══ MATERIAL PROVIDED ══

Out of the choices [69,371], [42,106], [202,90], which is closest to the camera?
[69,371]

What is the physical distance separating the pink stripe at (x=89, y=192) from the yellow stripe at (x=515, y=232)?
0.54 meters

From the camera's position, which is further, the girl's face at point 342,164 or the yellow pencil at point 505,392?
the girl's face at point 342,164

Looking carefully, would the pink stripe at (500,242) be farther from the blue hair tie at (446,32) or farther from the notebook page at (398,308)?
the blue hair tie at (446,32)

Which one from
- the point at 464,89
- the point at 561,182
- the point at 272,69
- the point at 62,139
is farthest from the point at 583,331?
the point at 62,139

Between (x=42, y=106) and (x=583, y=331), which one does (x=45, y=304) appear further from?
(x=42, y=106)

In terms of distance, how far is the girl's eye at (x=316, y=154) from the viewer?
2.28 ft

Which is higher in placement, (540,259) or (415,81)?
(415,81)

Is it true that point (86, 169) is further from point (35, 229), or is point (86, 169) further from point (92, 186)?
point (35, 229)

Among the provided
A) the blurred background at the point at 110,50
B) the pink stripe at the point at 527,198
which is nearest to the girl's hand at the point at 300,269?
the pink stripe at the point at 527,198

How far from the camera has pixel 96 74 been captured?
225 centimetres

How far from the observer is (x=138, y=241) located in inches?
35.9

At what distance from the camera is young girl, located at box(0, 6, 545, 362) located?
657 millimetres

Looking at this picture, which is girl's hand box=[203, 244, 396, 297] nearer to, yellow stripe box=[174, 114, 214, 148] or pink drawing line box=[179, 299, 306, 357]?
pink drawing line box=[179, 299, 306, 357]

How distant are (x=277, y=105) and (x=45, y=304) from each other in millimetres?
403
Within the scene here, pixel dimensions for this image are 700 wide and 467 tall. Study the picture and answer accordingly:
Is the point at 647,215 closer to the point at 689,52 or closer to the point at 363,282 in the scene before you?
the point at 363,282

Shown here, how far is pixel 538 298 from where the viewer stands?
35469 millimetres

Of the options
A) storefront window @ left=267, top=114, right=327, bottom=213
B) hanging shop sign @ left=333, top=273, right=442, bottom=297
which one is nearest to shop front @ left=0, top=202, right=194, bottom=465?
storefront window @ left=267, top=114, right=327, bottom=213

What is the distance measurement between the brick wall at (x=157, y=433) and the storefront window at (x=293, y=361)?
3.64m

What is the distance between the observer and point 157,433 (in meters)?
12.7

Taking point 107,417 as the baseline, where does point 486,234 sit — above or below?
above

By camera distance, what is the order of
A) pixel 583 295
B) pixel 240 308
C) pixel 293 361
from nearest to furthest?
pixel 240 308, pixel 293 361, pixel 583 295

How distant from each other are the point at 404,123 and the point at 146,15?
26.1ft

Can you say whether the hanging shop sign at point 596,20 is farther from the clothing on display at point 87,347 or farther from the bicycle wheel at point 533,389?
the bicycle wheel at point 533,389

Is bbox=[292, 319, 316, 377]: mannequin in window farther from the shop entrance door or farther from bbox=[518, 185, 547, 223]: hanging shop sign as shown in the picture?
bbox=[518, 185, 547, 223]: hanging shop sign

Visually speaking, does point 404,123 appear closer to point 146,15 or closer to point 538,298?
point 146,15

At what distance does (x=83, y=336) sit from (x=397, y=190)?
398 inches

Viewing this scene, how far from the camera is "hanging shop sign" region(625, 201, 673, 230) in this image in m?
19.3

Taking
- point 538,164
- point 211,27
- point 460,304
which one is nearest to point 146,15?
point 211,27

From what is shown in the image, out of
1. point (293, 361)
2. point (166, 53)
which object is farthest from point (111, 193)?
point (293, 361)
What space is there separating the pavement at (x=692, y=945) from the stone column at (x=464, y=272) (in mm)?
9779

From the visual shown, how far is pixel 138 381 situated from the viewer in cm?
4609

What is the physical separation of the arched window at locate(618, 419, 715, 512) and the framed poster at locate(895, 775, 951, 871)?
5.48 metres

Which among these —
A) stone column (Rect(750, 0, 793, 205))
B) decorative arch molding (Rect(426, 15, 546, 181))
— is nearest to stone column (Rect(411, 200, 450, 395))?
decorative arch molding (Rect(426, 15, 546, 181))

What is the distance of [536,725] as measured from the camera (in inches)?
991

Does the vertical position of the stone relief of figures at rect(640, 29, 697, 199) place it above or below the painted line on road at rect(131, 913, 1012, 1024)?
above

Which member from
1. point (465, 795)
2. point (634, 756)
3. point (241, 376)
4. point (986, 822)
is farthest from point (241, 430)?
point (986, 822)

═══

WHAT THIS TASK INVOLVES: Transcribe word for word the lines from the one holding "Visually speaking, does" to the last line of the listing above, inclusive.

WRITTEN ANSWER:
Visually speaking, does point 404,123 appear closer to point 146,15 or closer to point 538,298?
point 146,15

At what distance does (x=83, y=336) sit from (x=397, y=190)?
398 inches

Viewing this scene, how far from the camera is "hanging shop sign" region(625, 201, 673, 230) in this image in m?
19.3

Taking
- point 538,164
- point 211,27
- point 460,304
which one is nearest to point 146,15?
point 211,27

From what is shown in the image, out of
1. point (293, 361)
2. point (166, 53)
which object is farthest from point (111, 193)?
point (293, 361)
What space is there separating the pavement at (x=692, y=945) from the stone column at (x=464, y=272) (in mm)?
9779

From the visual shown, how far is pixel 138 381 situated from the viewer in cm?
4609

What is the physical separation of the arched window at locate(618, 419, 715, 512) and the framed poster at locate(895, 775, 951, 871)?
5.48 metres

Which among these —
A) stone column (Rect(750, 0, 793, 205))
B) decorative arch molding (Rect(426, 15, 546, 181))
— is nearest to stone column (Rect(411, 200, 450, 395))?
decorative arch molding (Rect(426, 15, 546, 181))

What is the distance of [536,725] as measured from the camera (in inches)?
991

Does the vertical position of the stone relief of figures at rect(640, 29, 697, 199) place it above or below the painted line on road at rect(131, 913, 1012, 1024)?
above

Which member from
1. point (465, 795)
2. point (634, 756)
3. point (241, 376)
4. point (986, 822)
is farthest from point (241, 430)?
point (986, 822)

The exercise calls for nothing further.